A estreia no mercado editorial português de “um dos mais injustamente esquecidos autores brasileiros”, nas palavras da editora, acontece no dia 02 de fevereiro, na coleção de literatura de humor, dirigida por Ricardo Araújo Pereira.
“O púcaro búlgaro”, lançado em 1964, é o último romance de Campos de Carvalho e consiste, como toda a sua obra, numa celebração do caos da existência, dos absurdos da realidade e das hilariantes inconsistências do dia-a-dia.
Num depoimento dado ao escritor e jornalista José Conde, no ano da publicação deste livro, Campos de Carvalho tratou de esclarecer que a expedição à Bulgária de que trata esta sua novela “é na realidade uma expedição ao mais fundo de nós mesmos”.
Por isso, desaconselhava a sua leitura a pessoas “inteiramente superficiais” ou “vazias de todo”.
Admitindo que o livro pode “provocar algumas gargalhadas”, explica logo de seguida que é aquele tipo de gargalhada que “damos, por exemplo, diante de um espelho côncavo ou convexo, ao deparar com a nossa imagem verdadeira”.
A história passa-se no verão de 1958, durante uma visita ao Museu Histórico de Filadélfia, altura em que o narrador-personagem Hilário é confrontado com a existência de um púcaro búlgaro, apesar de todas as dúvidas sobre a existência da própria Bulgária.
Hilário sempre ouvira falar sobre púcaros e búlgaros, mas sempre achara que se tratava apenas de um jogo de palavras.

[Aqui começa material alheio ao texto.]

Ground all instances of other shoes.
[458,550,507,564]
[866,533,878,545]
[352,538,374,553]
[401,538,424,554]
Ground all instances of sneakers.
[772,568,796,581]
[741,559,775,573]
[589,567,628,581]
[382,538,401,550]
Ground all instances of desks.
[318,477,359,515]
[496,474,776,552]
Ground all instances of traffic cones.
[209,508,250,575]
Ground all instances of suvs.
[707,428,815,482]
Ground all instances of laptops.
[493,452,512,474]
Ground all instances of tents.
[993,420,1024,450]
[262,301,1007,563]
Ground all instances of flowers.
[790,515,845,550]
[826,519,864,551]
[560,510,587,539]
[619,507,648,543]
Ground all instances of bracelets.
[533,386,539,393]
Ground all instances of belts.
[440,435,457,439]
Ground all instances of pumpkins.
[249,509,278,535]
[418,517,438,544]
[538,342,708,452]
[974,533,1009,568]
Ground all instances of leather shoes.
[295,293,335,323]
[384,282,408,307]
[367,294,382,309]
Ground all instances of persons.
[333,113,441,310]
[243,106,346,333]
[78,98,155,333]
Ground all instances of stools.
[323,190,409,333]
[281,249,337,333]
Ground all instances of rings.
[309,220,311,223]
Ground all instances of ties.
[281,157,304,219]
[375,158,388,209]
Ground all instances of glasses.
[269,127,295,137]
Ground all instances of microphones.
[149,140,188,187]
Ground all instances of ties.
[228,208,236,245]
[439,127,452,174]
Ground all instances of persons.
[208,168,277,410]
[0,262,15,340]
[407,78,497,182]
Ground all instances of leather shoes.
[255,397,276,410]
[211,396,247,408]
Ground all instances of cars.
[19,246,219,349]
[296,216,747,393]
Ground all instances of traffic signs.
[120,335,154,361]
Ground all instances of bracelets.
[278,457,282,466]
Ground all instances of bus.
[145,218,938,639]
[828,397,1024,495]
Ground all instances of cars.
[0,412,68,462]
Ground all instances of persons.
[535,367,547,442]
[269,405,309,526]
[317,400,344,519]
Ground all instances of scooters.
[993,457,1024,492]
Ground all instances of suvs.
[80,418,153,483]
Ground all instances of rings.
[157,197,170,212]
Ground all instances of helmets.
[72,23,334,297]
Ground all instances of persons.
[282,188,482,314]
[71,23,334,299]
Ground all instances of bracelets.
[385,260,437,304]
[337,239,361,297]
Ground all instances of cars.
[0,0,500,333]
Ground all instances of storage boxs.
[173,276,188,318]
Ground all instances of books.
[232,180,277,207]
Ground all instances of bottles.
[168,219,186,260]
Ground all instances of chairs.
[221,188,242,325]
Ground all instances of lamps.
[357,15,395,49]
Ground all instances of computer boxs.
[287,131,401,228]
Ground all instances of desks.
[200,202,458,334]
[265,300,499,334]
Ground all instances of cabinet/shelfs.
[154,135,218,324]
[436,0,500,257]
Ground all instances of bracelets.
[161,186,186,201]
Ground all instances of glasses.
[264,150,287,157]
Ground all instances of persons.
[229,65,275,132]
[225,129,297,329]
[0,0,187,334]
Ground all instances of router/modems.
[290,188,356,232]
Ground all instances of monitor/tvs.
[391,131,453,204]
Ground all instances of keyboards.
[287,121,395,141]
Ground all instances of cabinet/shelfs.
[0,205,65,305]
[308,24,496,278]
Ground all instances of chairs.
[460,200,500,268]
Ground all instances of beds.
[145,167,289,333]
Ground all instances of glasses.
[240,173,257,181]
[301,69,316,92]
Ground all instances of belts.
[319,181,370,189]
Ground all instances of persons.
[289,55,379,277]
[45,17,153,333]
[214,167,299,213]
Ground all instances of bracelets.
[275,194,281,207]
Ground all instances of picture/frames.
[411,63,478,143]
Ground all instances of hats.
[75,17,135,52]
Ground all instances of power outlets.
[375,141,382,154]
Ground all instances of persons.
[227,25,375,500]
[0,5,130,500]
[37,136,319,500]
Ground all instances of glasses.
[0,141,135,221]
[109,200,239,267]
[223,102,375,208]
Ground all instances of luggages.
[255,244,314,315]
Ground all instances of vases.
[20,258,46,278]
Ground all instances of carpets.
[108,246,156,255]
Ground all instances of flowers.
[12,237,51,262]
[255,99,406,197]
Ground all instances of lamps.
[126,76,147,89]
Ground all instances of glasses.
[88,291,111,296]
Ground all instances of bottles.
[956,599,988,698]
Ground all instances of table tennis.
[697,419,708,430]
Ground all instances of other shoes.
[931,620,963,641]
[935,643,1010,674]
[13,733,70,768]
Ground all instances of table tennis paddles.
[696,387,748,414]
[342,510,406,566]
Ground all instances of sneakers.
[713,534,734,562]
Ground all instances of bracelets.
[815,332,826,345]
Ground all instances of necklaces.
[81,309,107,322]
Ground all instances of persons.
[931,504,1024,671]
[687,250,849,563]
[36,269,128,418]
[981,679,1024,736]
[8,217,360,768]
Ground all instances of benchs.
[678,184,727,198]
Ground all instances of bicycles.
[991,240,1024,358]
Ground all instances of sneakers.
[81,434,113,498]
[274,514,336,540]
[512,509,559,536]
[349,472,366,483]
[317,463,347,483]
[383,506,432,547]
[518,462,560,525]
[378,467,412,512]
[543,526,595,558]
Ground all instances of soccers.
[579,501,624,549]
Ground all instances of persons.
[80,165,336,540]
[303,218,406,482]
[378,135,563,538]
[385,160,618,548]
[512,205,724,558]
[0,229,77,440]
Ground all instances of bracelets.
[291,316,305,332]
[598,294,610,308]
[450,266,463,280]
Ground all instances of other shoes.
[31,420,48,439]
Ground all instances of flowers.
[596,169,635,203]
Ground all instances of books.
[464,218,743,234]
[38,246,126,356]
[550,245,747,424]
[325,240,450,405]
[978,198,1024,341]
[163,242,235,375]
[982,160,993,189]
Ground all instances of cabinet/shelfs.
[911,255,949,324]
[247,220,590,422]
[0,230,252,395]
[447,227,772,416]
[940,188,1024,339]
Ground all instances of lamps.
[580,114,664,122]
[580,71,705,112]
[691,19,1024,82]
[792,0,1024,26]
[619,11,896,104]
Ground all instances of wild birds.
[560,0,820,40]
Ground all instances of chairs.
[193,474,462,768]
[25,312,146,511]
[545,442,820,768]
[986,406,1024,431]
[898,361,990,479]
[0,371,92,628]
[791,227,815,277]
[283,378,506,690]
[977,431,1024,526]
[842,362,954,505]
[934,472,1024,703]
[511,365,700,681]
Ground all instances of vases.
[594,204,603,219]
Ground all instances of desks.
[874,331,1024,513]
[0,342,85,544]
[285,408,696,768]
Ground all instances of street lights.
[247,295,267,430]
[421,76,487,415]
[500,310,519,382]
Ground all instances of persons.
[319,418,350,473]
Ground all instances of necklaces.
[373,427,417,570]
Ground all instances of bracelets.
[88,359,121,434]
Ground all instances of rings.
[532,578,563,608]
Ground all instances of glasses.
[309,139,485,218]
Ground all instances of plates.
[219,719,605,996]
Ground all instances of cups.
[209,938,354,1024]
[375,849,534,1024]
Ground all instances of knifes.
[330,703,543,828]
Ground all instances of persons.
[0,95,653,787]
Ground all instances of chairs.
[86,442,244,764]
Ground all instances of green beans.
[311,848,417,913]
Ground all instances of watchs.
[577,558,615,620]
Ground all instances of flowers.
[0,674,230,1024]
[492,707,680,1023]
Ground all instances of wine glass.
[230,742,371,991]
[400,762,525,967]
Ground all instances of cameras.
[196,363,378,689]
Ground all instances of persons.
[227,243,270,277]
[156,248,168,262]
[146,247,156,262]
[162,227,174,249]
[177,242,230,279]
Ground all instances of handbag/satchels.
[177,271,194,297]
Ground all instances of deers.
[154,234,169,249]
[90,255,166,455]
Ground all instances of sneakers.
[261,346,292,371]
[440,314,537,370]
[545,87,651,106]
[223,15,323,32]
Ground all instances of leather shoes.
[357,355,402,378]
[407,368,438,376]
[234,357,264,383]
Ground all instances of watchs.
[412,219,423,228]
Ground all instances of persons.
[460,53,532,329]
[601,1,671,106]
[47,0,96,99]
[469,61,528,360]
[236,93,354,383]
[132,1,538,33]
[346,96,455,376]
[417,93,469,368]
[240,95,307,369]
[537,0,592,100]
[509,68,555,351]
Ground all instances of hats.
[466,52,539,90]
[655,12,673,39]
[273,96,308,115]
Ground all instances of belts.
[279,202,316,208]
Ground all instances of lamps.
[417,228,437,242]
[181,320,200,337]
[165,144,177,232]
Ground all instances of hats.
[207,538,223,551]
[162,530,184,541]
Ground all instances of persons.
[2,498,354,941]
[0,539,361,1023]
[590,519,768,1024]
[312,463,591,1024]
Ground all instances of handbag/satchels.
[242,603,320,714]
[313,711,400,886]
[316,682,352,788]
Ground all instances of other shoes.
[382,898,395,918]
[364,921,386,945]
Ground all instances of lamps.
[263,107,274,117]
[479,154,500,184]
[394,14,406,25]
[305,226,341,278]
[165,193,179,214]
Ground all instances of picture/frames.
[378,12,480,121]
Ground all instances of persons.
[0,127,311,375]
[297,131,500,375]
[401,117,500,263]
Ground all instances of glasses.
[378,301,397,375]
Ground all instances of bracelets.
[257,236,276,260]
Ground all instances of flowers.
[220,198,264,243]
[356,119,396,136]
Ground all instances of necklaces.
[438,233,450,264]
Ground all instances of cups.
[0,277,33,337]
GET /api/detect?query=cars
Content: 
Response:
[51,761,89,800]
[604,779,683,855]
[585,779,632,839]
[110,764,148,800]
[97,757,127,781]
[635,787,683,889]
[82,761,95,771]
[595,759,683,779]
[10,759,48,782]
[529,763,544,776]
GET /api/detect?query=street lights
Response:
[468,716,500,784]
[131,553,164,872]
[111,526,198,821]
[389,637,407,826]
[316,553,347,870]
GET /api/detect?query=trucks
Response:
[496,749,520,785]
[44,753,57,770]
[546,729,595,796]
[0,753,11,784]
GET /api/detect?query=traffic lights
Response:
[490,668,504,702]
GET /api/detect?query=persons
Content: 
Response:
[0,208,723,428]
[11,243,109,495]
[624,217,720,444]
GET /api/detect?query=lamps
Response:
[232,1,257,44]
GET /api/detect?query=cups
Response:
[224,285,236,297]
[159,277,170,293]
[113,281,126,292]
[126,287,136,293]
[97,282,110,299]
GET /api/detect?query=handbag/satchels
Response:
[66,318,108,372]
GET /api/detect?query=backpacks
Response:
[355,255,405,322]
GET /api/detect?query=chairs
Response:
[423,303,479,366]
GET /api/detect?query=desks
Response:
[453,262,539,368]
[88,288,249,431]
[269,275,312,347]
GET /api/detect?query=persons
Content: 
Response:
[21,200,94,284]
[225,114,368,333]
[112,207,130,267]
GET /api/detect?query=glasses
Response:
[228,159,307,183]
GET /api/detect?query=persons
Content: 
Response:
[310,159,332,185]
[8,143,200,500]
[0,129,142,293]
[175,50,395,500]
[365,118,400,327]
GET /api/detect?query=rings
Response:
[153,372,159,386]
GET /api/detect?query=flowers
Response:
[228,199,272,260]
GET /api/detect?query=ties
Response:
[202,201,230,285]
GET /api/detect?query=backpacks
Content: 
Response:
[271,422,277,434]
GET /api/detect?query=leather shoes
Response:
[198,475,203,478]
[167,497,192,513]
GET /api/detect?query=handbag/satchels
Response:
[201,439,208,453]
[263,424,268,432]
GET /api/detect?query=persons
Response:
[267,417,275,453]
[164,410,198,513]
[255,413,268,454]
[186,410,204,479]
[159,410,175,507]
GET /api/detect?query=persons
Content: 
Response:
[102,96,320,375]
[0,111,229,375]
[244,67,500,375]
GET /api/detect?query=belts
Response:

Para superar as dúvidas, compromete-se com a descoberta do país e com a escrita deste diário, reunindo um peculiar grupo de expedicionários.
O diário é precedido de um capítulo dedicado aos “prolegómenos”, que elucida os leitores: “Do que se passou e sobretudo do que não se passou nessa expedição já famosa é o relato que se vai ler em seguida, o mais pormenorizado e o mais honesto possível, embora tenha sido reduzido ao mínimo para que pudesse caber num só volume e mesmo num só século — o que afinal se conseguiu”.
Classificado como “mestre do surrealismo brasileiro”, Walter Campos de Carvalho já foi descrito como uma espécie de René Magritte da literatura, dono de uma prosa despida de lógica em prol da estética, como escreveu o jornal Estadão, a propósito da reedição no Brasil da sua obra completa.
O escritor Nelson de Oliveira, estudioso da obra de Campos de Carvalho, sobre a qual fez a tese de mestrado, contou, numa entrevista, citada pelo Estadão, que desde a primeira vez que o leu, ainda jovem, apaixonou-se imediatamente “pelo ‘nonsense’ alucinogénio do ficcionista mineiro”.
Para Nelson de Oliveira, a singularidade da obra de Campos de Carvalho está no seu “realismo delirante e dilacerante”, e na genealogia da sua escrita encontram-se os “mestres da suspeita” — Nietzsche, Freud –, os surrealistas — Breton, Max Ernst, Magritte –, além de Murilo Mendes, Jorge de Lima, Ismael Nery e Clarice Lispector.
No entanto, o autor de “O púcaro búlgaro” não deixou descendentes literários, considera Nelson de Oliveira, afirmando: “Até hoje não encontrei ninguém com uma voz semelhante. Não dá para imitar Campos de Carvalho, do mesmo modo que não dá para imitar Augusto dos Anjos e Guimarães Rosa. A imitação soaria ridícula.”
Walter Campos de Carvalho nasceu em Uberaba, no interior do estado de Minas Gerais, Brasil, a 01 de novembro de 1916.
Licenciou-se na Faculdade de Direito, em São Paulo, em 1938, e entrou depois para a Procuradoria-Geral do Estado, onde trabalhou até se reformar, aos 53 anos.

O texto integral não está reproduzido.